--- Segmento del documento ---

Una risorsa spirituale che non possiamo ignorare è l’annullamento delle barriere. Il virus non ha rispettato i confini geografici, invisibile, minaccioso si è mosso sulle latitudini planetarie con preoccupante rapidità. Non ha fatto distinzioni di razze e di popoli. Ha colpito tutti, dunque siamo legati da un unico destino di benessere o di fallimento e tutto si presenta irriducibilmente connesso: la sanità, l’economia, l’educazione, la politica, la custodia dell’ambiente, le migrazioni dei popoli. Tutto è connesso! Avere questa consapevolezza ci proietta verso responsabilità globalizzate e condivise.

Nella triste esperienza della pandemia mondiale è venuta fuori una fioritura di volontariato e di servizi che hanno impresso il marchio della vera umanità negli ospedali, nelle case di riposo, all’indomani di tristi esperienze di morte, vi è stata la mobilitazione generale per offrire ai malati, alle persone sole, ai morenti l’esperienza di un umanesimo cristiano che mai smette di indicare il divino ed il trascendente. È vero, nella solitudine del distanziamento sociale abbiamo imparato a viaggiare sui canali social, ma abbiamo anche compreso che essi possono costituire una soluzione sostitutiva e temporanea, abbiamo bisogno delle relazioni concrete, visive, abbiamo bisogno di un abbraccio, una stretta di mano, di un sorriso, oggi tristemente velato dalla presenza di una mascherina. Ottimo ritrovato precauzionale, ma chi non l’ha avvertito almeno per un momento come pesante macigno o dolorosissimo colpo subìto!

--- Estratto dei dati ---

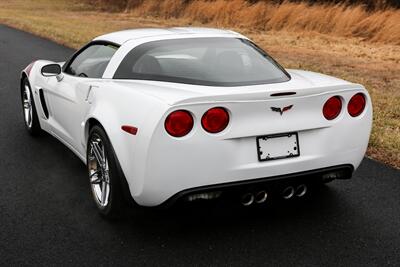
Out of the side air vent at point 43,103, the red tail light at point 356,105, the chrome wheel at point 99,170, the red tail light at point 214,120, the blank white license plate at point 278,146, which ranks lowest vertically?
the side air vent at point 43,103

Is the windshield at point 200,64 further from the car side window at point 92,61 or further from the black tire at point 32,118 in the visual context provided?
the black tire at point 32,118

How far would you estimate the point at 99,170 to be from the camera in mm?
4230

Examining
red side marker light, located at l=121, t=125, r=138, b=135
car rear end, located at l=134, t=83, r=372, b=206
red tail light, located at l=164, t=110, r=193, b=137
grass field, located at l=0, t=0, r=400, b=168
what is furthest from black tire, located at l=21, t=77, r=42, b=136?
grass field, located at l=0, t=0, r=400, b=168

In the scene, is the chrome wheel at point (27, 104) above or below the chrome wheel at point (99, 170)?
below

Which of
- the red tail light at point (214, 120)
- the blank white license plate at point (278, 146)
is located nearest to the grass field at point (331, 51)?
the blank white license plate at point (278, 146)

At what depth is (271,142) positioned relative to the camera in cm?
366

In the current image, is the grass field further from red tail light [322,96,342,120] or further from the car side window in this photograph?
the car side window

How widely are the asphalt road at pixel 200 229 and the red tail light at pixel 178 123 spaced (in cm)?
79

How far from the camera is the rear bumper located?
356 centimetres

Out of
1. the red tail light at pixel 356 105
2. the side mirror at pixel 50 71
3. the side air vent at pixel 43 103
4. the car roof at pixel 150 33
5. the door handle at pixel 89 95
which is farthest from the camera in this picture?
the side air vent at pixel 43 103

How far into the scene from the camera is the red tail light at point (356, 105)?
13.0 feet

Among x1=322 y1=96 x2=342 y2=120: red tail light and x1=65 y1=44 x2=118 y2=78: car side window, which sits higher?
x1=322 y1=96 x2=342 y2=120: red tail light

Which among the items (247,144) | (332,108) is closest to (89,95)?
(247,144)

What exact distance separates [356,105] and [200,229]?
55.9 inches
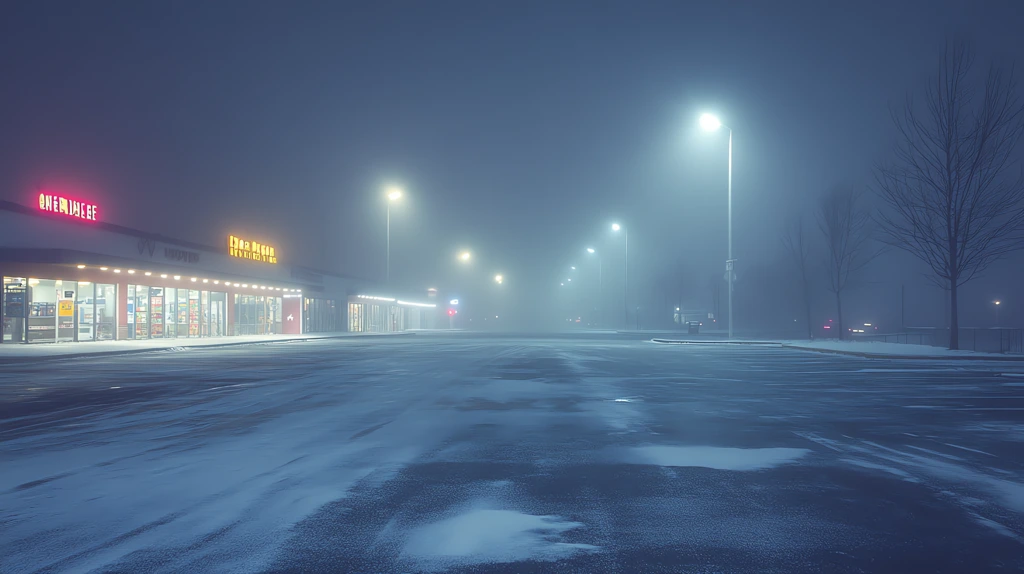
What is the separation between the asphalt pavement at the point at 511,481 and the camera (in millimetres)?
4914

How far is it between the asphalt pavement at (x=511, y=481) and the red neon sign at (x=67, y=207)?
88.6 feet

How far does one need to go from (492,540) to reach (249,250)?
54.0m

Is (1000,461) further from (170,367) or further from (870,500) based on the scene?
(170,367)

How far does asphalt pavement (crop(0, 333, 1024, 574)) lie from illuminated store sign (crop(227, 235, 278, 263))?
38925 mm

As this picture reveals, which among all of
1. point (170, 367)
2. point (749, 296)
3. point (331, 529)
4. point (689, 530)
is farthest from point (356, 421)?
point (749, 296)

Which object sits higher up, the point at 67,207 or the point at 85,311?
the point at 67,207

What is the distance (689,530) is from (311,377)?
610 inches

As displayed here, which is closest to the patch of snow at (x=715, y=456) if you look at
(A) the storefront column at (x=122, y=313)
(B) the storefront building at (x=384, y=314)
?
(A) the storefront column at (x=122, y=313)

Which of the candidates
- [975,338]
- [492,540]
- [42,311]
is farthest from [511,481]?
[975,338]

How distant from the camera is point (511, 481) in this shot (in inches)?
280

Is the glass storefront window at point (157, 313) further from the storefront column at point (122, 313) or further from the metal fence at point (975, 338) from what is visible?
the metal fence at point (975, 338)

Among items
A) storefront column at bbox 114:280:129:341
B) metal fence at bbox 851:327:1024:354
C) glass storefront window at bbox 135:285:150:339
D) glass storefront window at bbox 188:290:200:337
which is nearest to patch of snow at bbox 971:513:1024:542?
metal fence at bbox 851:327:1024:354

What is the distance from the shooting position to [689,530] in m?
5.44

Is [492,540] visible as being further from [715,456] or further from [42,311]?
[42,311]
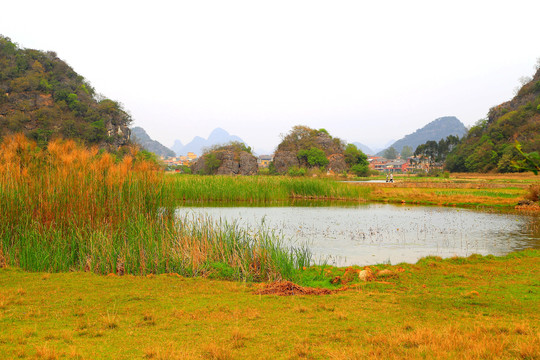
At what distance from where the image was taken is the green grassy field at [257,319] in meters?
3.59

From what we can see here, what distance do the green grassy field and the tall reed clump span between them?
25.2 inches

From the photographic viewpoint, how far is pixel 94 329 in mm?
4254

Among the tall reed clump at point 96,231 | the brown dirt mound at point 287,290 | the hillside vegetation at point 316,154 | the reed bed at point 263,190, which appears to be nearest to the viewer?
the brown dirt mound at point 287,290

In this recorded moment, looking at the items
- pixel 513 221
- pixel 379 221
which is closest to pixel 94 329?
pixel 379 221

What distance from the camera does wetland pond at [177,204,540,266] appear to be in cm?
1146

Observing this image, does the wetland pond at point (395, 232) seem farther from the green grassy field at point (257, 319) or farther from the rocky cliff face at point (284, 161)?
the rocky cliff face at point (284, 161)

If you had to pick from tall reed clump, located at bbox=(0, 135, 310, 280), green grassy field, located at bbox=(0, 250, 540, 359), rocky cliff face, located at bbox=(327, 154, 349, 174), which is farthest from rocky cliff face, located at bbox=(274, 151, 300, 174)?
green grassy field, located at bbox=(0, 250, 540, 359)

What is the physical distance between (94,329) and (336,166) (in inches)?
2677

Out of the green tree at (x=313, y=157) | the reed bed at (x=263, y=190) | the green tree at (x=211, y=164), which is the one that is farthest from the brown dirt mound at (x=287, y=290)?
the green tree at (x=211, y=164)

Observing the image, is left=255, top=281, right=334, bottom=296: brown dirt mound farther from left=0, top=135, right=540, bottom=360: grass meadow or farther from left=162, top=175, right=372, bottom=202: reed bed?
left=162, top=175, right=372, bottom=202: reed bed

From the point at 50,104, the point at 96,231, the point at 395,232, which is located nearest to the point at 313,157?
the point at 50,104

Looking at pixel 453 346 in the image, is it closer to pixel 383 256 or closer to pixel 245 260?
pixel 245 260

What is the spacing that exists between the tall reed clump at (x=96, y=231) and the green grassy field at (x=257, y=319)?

---

• Obiettivo del compito
Estrai per intero il segmento del documento sulla pandemia, parola per parola e senza alcuna modifica.

• Risposta finale
Una risorsa spirituale che non possiamo ignorare è l’annullamento delle barriere. Il virus non ha rispettato i confini geografici, invisibile, minaccioso si è mosso sulle latitudini planetarie con preoccupante rapidità. Non ha fatto distinzioni di razze e di popoli. Ha colpito tutti, dunque siamo legati da un unico destino di benessere o di fallimento e tutto si presenta irriducibilmente connesso: la sanità, l’economia, l’educazione, la politica, la custodia dell’ambiente, le migrazioni dei popoli. Tutto è connesso! Avere questa consapevolezza ci proietta verso responsabilità globalizzate e condivise.

Nella triste esperienza della pandemia mondiale è venuta fuori una fioritura di volontariato e di servizi che hanno impresso il marchio della vera umanità negli ospedali, nelle case di riposo, all’indomani di tristi esperienze di morte, vi è stata la mobilitazione generale per offrire ai malati, alle persone sole, ai morenti l’esperienza di un umanesimo cristiano che mai smette di indicare il divino ed il trascendente. È vero, nella solitudine del distanziamento sociale abbiamo imparato a viaggiare sui canali social, ma abbiamo anche compreso che essi possono costituire una soluzione sostitutiva e temporanea, abbiamo bisogno delle relazioni concrete, visive, abbiamo bisogno di un abbraccio, una stretta di mano, di un sorriso, oggi tristemente velato dalla presenza di una mascherina. Ottimo ritrovato precauzionale, ma chi non l’ha avvertito almeno per un momento come pesante macigno o dolorosissimo colpo subìto!